Die Barbie im Rollstuhl
Schüler am Legotisch.
Schüler vom Gymnasium in Mannheim-Feudenheim bauen begeistert am Legotisch.
Ausstellung im Technoseum zeigt die Faszination des Spielens
Mannheim (epd)

Spielen ist eine ernste Sache. Wer spielt, ist kreativ, kommt auf neue Gedanken und trainiert logisches Denken, Geschicklichkeit und Fairplay. Die Ausstellung «Spiel mit! Bauen - Zocken - Knobeln» im Technoseum Mannheim, die vom 22. Juni 2024 bis 9. März 2025 zu sehen ist, führt Spielspaß von 1900 bis heute vor Augen.

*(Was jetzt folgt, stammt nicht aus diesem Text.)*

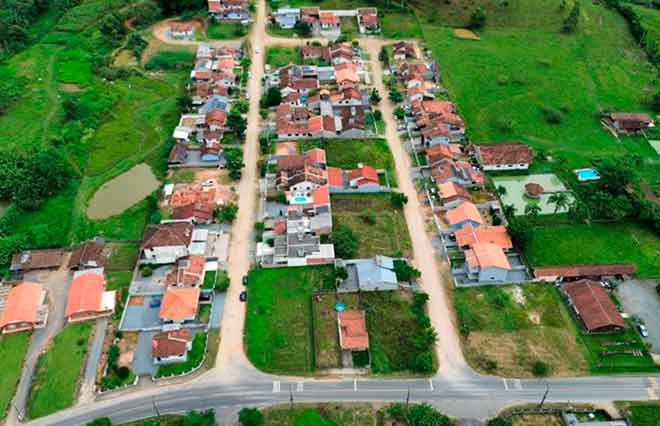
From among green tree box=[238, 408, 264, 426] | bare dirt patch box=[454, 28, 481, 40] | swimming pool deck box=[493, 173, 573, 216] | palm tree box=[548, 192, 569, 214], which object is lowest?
green tree box=[238, 408, 264, 426]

Auf rund 900 Quadratmetern warten mehr als 1.000 Objekte von der Puppenstube bis zur Spielkonsole darauf, entdeckt zu werden. Eingeteilt ist die Schau nach Themenbereichen: Abbildung der Erwachsenenwelt, Lernspiele, Einkaufsspiele, Fantasiespiele, einzigartige Exemplare wie selbstgebautes Spielzeug und Spielzeug aus der Nachkriegszeit, Videospiele und Brettspiele. Neben dem «Gänsespiel» oder «Fang den Hut» sind auch alle «Spiele des Jahres» von 1979 bis 2023 ausgestellt.

Was machen die Großen? Spielzeug ist Abbild der Erwachsenenwelt. «Gerade Technikspielzeug bildet die Entwicklung der Technik sehr schnell ab», sagt die Kuratorin, Kristin Kube. Autofahren zum Beispiel: Bei dem echten Polizeibus gleich am Start stehen für kleine Museumsbesucher ein Bobbycar, ein Trettraktor und ein mintgrüner Mini-Roller bereit zum Losfahren. Mitmachen ist im Spielbereich sowohl bei den Puppen, die nach Herzenslust an- und umgezogen werden dürfen, wie auch bei den Videogames erlaubt.

Spielzeug ist auch Pädagogik und Vorbereitung auf spätere Rollenmuster. Der Chemiekasten für Jungs und die Barbie für Mädchen erfreuen bis heute, werden anno 2024 aber durchaus auch kritisch gesehen.

Die Spieleausstellung zeigt Objekte aus der hauseigenen Sammlung des Technoseum; Leihgaben wie der «Atomic Energie Experimentierkasten» aus der Sammlung des Deutschen Museums in München ergänzen sie. Unikate wie ein Miniatur-Karussell aus der Nachkriegszeit, das mit einem Plattenspieler angetrieben wird, oder eine Puppenstube von 1895 mit einem intakten Wassertank erinnern an Spielewelten der Großeltern.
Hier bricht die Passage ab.